小島秀夫
@Kojima_Hideo

「PW」発売から14年。まだ40代半ばの頃。多くのゲーム会社がガラケーのアプリ開発へとシフトを始めた頃。
MGS4制作の後、独自エンジンの必要性を痛感。垂直方向へのゲームの飛躍はエンジン完成後に。
それまでの間、水平方向に進化するMGSを提案しようと企画したのが、PW。
当初はMGS5PWだったが海外のマーケから猛反発をくらい、連番を断念。PSPなので対象年齢を小中高生に引き下げる。
若年層を発掘して親子二世代でのファン獲得を狙った。

「何故、核兵器が存在するのか?」を解くために、“抑止力”と“かりそめの平和”をテーマにした。
軍隊を持たない国、“コスタリカを舞台にいつかはやりたい”と考えていたので、PWで使うことに。
若い世代のために、世界観はそのままにキャラクターや物語のトーンを少年漫画誌風にあえて下げた。
水城さん、杉田さん、大塚芳忠さんはPSP世代の息子の意見を取り入れてキャストした。

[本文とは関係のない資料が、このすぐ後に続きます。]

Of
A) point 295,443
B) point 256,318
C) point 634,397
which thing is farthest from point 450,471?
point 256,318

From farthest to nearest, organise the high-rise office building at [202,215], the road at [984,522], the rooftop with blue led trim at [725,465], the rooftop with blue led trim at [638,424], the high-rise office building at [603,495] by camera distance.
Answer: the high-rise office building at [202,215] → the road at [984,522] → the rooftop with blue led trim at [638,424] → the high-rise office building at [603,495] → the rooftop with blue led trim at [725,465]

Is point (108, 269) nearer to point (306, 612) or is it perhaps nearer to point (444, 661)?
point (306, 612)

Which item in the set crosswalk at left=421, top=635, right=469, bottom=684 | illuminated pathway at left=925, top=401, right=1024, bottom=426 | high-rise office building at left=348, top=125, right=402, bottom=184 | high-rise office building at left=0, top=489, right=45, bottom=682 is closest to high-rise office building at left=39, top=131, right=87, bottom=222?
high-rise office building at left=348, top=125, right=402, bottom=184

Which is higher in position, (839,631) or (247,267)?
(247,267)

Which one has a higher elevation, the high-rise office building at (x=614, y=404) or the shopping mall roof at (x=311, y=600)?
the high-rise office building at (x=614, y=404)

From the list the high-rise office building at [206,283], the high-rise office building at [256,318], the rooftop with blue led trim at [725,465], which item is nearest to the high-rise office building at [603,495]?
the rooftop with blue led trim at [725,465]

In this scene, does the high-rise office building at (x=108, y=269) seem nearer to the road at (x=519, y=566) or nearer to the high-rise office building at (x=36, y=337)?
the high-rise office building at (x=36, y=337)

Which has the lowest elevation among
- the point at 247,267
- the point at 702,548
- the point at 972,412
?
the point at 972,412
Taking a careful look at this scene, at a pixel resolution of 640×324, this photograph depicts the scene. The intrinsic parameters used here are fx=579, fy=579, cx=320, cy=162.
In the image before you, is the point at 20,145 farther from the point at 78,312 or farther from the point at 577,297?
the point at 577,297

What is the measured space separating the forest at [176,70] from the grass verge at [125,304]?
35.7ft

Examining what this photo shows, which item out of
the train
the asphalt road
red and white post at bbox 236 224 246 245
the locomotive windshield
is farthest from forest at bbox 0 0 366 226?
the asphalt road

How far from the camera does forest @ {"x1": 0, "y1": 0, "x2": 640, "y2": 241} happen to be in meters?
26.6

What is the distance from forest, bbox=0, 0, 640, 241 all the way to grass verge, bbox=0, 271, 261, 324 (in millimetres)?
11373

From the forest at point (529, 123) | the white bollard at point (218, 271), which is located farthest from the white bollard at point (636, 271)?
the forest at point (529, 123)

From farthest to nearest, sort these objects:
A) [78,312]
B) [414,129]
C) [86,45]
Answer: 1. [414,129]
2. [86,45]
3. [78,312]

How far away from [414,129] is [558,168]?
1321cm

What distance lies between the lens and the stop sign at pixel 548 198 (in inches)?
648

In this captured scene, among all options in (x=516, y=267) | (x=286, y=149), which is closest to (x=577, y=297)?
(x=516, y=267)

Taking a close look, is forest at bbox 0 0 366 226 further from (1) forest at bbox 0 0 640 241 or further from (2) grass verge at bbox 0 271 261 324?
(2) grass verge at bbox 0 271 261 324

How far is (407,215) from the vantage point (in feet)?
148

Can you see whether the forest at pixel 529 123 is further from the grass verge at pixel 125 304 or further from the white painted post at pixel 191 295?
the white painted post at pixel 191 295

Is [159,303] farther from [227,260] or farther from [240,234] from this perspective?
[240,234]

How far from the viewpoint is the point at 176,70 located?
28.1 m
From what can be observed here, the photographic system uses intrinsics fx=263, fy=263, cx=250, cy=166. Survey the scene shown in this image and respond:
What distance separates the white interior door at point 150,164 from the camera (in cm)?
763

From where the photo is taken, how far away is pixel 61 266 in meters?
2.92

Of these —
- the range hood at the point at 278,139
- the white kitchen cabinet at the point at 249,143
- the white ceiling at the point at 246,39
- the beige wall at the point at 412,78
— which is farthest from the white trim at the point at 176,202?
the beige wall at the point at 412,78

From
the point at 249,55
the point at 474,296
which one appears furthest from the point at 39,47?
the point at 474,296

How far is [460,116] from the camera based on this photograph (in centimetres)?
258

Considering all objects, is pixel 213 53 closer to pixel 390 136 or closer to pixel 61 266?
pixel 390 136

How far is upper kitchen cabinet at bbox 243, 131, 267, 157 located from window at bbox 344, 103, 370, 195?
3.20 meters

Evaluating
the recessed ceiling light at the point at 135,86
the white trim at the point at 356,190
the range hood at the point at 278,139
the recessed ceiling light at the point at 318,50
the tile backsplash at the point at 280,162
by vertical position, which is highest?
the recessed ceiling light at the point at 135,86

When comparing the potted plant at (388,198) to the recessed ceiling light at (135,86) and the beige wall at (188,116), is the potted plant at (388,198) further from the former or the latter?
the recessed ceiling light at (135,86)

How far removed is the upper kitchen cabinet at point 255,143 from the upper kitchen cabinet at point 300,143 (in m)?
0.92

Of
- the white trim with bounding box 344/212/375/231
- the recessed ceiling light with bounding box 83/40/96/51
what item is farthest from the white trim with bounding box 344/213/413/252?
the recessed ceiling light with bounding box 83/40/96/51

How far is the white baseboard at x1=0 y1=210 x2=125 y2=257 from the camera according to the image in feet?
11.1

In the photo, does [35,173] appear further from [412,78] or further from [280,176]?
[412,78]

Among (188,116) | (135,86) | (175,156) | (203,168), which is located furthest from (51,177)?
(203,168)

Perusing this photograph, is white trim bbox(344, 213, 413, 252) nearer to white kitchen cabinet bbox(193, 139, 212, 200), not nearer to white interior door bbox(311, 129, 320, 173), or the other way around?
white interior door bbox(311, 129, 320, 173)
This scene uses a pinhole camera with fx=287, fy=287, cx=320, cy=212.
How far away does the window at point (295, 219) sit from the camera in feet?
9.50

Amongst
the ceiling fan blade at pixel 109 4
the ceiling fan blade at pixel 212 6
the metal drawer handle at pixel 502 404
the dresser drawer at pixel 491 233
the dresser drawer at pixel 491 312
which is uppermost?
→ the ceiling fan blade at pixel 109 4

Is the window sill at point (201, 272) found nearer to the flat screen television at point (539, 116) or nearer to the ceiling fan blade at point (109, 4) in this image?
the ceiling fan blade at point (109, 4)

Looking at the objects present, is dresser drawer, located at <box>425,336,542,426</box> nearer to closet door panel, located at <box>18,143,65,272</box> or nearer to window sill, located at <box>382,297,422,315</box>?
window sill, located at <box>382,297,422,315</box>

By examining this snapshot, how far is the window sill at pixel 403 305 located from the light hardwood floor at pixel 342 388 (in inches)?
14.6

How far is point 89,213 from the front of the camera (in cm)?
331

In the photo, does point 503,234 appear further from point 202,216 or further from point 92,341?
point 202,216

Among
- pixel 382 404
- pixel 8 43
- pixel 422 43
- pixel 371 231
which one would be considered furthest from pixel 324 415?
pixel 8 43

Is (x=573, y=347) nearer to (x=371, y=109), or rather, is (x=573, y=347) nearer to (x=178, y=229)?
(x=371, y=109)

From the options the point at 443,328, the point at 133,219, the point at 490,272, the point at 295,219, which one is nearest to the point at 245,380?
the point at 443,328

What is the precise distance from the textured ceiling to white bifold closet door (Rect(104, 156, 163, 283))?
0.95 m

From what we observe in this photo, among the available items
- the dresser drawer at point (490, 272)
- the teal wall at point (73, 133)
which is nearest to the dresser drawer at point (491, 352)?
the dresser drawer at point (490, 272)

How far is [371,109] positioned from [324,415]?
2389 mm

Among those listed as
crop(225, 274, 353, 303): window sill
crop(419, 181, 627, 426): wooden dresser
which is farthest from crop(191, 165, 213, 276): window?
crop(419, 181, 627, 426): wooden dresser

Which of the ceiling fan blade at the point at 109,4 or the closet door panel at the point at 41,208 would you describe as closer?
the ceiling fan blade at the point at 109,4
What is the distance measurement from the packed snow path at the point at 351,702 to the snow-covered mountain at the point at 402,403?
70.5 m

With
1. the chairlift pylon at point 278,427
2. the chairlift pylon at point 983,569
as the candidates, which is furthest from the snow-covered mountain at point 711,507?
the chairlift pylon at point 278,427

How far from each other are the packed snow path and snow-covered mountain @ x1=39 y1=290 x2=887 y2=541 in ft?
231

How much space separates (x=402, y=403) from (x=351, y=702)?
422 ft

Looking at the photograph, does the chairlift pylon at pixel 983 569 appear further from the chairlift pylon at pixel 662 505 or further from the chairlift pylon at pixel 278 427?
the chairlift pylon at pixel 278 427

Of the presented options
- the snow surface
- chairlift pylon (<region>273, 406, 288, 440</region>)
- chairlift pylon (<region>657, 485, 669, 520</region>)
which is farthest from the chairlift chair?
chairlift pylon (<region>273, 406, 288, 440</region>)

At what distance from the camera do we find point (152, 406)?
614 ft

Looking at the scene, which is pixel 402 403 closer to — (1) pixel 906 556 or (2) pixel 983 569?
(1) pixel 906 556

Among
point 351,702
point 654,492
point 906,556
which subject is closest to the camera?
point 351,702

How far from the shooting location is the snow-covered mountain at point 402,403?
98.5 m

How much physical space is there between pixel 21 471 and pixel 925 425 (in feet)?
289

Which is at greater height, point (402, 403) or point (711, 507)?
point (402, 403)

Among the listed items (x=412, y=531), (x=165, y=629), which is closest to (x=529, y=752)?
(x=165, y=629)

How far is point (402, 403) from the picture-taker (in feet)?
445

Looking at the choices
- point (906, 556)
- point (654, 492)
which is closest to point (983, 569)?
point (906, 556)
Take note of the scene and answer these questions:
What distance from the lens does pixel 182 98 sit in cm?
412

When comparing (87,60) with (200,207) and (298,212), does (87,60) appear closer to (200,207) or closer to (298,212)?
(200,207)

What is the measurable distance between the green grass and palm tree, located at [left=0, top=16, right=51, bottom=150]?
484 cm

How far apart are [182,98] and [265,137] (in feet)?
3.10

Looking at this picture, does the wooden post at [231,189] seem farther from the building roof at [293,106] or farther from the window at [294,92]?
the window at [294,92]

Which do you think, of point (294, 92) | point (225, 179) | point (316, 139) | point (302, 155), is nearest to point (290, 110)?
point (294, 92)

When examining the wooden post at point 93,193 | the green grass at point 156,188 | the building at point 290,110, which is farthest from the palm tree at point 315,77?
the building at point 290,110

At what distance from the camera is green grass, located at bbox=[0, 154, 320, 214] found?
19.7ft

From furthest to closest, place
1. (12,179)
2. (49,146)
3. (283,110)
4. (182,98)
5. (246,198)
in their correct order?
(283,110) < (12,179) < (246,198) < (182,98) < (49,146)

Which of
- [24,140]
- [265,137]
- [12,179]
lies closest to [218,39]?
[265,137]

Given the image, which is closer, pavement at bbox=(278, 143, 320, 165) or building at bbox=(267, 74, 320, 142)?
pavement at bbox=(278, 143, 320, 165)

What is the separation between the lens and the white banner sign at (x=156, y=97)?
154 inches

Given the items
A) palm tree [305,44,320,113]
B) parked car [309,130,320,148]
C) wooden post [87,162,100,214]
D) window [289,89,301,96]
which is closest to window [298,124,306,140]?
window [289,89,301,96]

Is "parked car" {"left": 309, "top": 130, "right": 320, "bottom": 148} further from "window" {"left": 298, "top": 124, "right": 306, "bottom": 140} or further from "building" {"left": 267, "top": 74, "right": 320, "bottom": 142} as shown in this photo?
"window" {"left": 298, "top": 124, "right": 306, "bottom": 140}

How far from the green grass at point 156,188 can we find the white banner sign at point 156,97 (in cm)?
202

ただPSPなのでこれまで通りワールドワイドでのヒットは望めない。その為、制作費はかなり抑えるしかない。
モーションキャプチャーもハリウッドの作曲家も使えない。そこで“バンドデシネ”のデジタルアニメ手法を採用。
作曲は社内のコンポーザーに。"Calling to The Night"が良かったので本田君にメインの挿入歌も依頼。
メロディやパーツを幾つもの用意して貰い、それらを組み合わせ、時間をかけて一曲ごと作った。
「恋の抑止力」は企画当初からタイトルだけは頭にあった。
ヴォーカルは"Calling to The Night"のNatasha Farrowを起用したかったが、日本不在。事務所の社長であるドナさんに決定。

MGS3ではカモフラ柄をファッション・アイコンにした。
PWでは70年代ヒッピー文化にもなったピースマークをアイコンに添えた。核兵器、平和、抑止力、革命、潜友。
これらをアイコンとしてキャラクター、物語、デザイン、トレーラー、ファッションの細部にわかりやすく埋め込んだ。
PSP市場ということで、海外からは認められなかったナンバリングのないMGSだが、
PSPだからこそ出来た若者たちに向けた新しいMGSだと言える。